== TASK STATEMENT ==
Turn every line of the records below into a JSON list of strings, one string per line, with blank lines skipped. Leave the pictures out of the answer.

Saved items
::::::::

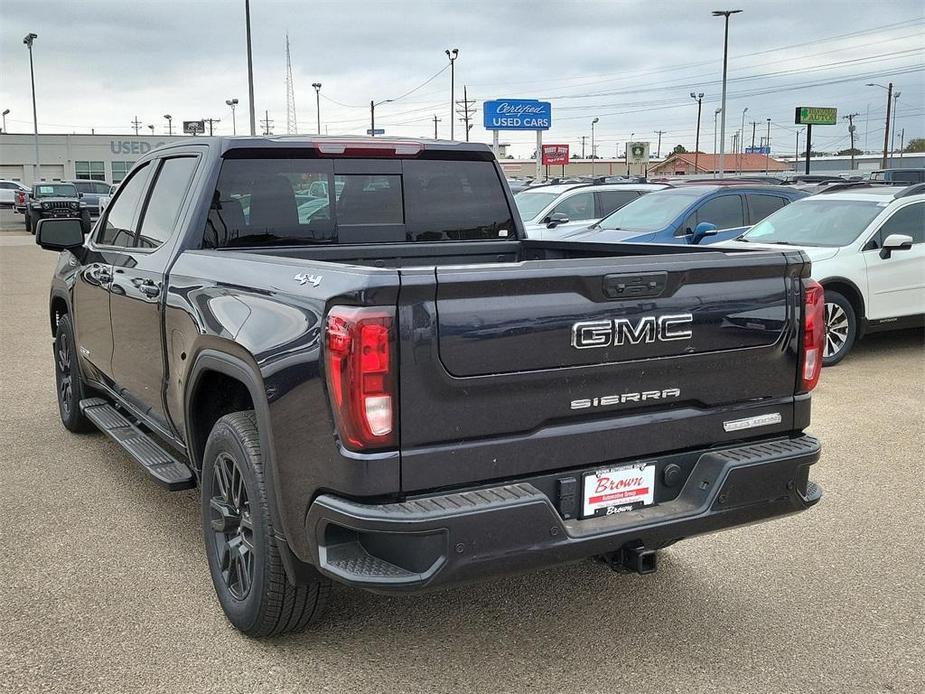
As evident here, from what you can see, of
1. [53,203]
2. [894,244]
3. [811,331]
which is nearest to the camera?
[811,331]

::::::::

== TASK OUTPUT ==
[
  "As evident here, from what you can see, of",
  "1. [53,203]",
  "2. [894,244]",
  "3. [811,331]",
  "which is nearest to the camera?",
  "[811,331]"
]